▶ Directive: Copy out, word for word, the stretch of the data below from the line that contains "Which of the" through the end of the data, and nothing else.

▶ Source data:
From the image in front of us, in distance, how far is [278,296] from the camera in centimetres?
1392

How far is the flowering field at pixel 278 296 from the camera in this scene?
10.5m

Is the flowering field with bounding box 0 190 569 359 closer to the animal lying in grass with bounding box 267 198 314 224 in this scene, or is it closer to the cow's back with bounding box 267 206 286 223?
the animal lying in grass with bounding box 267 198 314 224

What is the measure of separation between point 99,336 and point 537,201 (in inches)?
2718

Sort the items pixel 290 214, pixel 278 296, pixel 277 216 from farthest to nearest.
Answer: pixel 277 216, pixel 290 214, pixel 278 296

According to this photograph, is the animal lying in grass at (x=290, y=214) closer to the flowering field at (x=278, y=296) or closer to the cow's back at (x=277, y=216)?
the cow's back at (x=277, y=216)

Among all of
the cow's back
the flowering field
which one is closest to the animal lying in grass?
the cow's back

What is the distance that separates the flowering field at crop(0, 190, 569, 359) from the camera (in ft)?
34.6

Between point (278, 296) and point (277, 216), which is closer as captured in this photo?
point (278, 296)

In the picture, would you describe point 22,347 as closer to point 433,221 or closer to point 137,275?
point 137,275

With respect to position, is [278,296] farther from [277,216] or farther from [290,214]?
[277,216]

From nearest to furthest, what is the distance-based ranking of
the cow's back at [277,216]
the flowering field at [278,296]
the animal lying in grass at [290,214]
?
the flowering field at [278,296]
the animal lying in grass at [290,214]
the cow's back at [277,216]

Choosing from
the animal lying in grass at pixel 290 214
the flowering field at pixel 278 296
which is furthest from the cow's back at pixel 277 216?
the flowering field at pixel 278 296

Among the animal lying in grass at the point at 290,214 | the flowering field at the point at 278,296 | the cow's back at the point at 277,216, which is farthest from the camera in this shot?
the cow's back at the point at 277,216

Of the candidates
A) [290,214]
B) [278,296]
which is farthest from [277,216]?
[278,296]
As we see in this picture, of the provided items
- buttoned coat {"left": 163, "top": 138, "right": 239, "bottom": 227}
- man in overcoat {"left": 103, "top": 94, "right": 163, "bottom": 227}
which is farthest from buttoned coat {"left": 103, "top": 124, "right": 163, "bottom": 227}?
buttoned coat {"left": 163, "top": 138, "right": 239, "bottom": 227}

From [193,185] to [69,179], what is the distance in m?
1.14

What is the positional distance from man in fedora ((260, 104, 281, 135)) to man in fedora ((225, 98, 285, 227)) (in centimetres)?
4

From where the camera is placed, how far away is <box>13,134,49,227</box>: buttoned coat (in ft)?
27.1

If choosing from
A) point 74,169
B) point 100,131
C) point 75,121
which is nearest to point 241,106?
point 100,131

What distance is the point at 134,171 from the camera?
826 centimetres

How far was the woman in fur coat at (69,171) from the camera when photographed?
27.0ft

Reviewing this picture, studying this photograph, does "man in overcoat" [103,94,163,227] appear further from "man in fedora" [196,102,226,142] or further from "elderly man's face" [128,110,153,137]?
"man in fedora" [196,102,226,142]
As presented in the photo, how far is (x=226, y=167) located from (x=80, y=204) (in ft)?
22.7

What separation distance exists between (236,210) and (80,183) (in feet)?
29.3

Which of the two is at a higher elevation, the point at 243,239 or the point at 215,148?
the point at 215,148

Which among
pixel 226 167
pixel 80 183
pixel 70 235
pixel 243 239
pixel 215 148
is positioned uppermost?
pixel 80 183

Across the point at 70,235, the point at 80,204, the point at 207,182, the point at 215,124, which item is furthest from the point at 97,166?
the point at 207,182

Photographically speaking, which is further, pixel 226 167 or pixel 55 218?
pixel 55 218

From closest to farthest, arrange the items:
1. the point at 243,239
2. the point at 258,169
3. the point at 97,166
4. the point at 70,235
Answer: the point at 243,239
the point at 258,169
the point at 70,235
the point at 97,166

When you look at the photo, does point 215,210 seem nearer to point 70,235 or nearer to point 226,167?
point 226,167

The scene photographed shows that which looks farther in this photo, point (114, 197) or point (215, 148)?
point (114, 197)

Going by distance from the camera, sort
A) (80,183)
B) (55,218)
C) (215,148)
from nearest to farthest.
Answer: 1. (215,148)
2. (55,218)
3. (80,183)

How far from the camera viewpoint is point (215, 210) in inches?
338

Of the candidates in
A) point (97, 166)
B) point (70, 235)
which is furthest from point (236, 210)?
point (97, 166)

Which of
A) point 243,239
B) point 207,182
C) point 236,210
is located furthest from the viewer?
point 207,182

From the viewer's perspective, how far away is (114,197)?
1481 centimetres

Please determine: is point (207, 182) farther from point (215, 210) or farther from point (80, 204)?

▶ Solution to this exercise:
Which of the two is at a higher elevation, the point at 243,239 or the point at 215,148?
the point at 215,148

Which among
pixel 226 167
pixel 80 183
pixel 70 235
pixel 243 239
pixel 215 148
is positioned uppermost?
pixel 80 183

Across the point at 70,235, the point at 80,204, the point at 207,182, the point at 215,124, which item is furthest from the point at 97,166?
the point at 207,182

Photographically speaking, which is further, pixel 226 167 or pixel 55 218?
pixel 55 218

From closest to farthest, arrange the items:
1. the point at 243,239
2. the point at 258,169
3. the point at 97,166
4. the point at 70,235
Answer: the point at 243,239
the point at 258,169
the point at 70,235
the point at 97,166

When you look at the photo, does point 215,210 seem nearer to point 70,235 or nearer to point 226,167?
point 226,167

The scene photographed shows that which looks farther in this photo, point (114, 197) or point (215, 148)?
point (114, 197)

Going by distance from the camera, sort
A) (80,183)
B) (55,218)
C) (215,148)
from nearest to farthest.
Answer: 1. (215,148)
2. (55,218)
3. (80,183)

How far from the camera viewpoint is point (215, 210) in inches?
338

Of the candidates in
A) point (97, 166)
B) point (70, 235)
which is furthest from point (236, 210)?
point (97, 166)

Which of
A) point 243,239
B) point 207,182
C) point 236,210
is located furthest from the viewer?
point 207,182

From the viewer's perspective, how far away is (114,197)?
1481 centimetres

Please determine: is point (207, 182) farther from point (215, 210) or farther from point (80, 204)?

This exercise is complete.